WHAT YOU SHOULD DO: Below are some records; reproduce every one of them exactly.

RECORDS TO PROCESS:
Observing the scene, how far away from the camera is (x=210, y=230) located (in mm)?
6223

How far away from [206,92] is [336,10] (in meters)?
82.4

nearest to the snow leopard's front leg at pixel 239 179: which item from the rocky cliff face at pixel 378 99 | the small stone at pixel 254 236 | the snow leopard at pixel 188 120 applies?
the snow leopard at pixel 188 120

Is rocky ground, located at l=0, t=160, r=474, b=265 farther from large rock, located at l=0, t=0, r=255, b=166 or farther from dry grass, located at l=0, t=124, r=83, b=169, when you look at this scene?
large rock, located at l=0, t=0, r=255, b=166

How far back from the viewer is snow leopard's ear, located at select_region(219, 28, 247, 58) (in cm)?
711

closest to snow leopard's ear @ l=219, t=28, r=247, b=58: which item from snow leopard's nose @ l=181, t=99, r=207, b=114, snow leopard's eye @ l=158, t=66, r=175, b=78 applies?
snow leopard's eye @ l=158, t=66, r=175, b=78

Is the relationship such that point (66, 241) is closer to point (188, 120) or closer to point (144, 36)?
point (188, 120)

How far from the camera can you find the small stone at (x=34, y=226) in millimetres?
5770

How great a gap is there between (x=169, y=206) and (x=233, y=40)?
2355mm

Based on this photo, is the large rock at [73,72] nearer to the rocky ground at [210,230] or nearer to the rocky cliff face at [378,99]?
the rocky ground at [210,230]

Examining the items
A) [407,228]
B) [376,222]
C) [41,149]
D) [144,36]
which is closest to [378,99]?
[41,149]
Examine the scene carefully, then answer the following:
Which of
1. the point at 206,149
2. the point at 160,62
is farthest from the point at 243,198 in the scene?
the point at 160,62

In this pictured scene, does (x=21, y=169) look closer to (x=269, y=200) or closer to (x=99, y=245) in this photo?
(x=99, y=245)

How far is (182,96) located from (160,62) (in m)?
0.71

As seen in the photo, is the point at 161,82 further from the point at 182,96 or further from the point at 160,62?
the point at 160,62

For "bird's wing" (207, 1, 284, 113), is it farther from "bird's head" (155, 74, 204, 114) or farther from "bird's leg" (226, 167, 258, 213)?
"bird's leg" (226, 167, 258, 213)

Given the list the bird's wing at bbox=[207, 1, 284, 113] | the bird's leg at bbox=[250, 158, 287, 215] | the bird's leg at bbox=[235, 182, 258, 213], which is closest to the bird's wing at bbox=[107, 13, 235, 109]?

TASK RESULT:
Observing the scene, how far away from the camera is (x=210, y=230) located (in mm)?
6223

How far away from [206,92] is [336,10] (in meters)?
82.4

nearest to the snow leopard's front leg at pixel 239 179: which item from the rocky cliff face at pixel 378 99 | the small stone at pixel 254 236 | the snow leopard at pixel 188 120 applies?
the snow leopard at pixel 188 120

Is rocky ground, located at l=0, t=160, r=474, b=265 farther from large rock, located at l=0, t=0, r=255, b=166 or farther from dry grass, located at l=0, t=124, r=83, b=169, when you look at this scene?
large rock, located at l=0, t=0, r=255, b=166

How far back from the viewer is snow leopard's ear, located at select_region(219, 28, 247, 58) (in cm)?
711

closest to snow leopard's ear @ l=219, t=28, r=247, b=58: which item from snow leopard's nose @ l=181, t=99, r=207, b=114, snow leopard's eye @ l=158, t=66, r=175, b=78 applies?
snow leopard's eye @ l=158, t=66, r=175, b=78

Is the relationship such that point (66, 241) is closer to point (188, 120) or closer to point (144, 36)?
point (188, 120)

How far from the camera can you find the small stone at (x=34, y=226) in millimetres?
5770

How great a gap is there between (x=169, y=206) and (x=233, y=40)?
2355mm

Based on this photo, is the large rock at [73,72] nearer to the rocky ground at [210,230] or nearer to the rocky cliff face at [378,99]?
the rocky ground at [210,230]

Examining the items
A) [407,228]
B) [376,222]
C) [41,149]
D) [144,36]
which is closest to [378,99]?
[41,149]
Examine the scene carefully, then answer the following:
Which of
1. the point at 206,149
2. the point at 160,62
is farthest from the point at 243,198 in the scene?
the point at 160,62

In this pictured scene, does (x=21, y=169) look closer to (x=269, y=200) or closer to (x=99, y=245) in this photo?
(x=99, y=245)

How far is (182,96) located from (160,62) (in m)?
0.71

As seen in the photo, is the point at 161,82 further from the point at 182,96 or further from the point at 160,62?
the point at 160,62

For "bird's wing" (207, 1, 284, 113), is it farther from "bird's head" (155, 74, 204, 114) or farther from "bird's leg" (226, 167, 258, 213)?
"bird's leg" (226, 167, 258, 213)

Given the list the bird's wing at bbox=[207, 1, 284, 113] | the bird's leg at bbox=[250, 158, 287, 215] | the bird's leg at bbox=[235, 182, 258, 213], which is closest to the bird's wing at bbox=[107, 13, 235, 109]?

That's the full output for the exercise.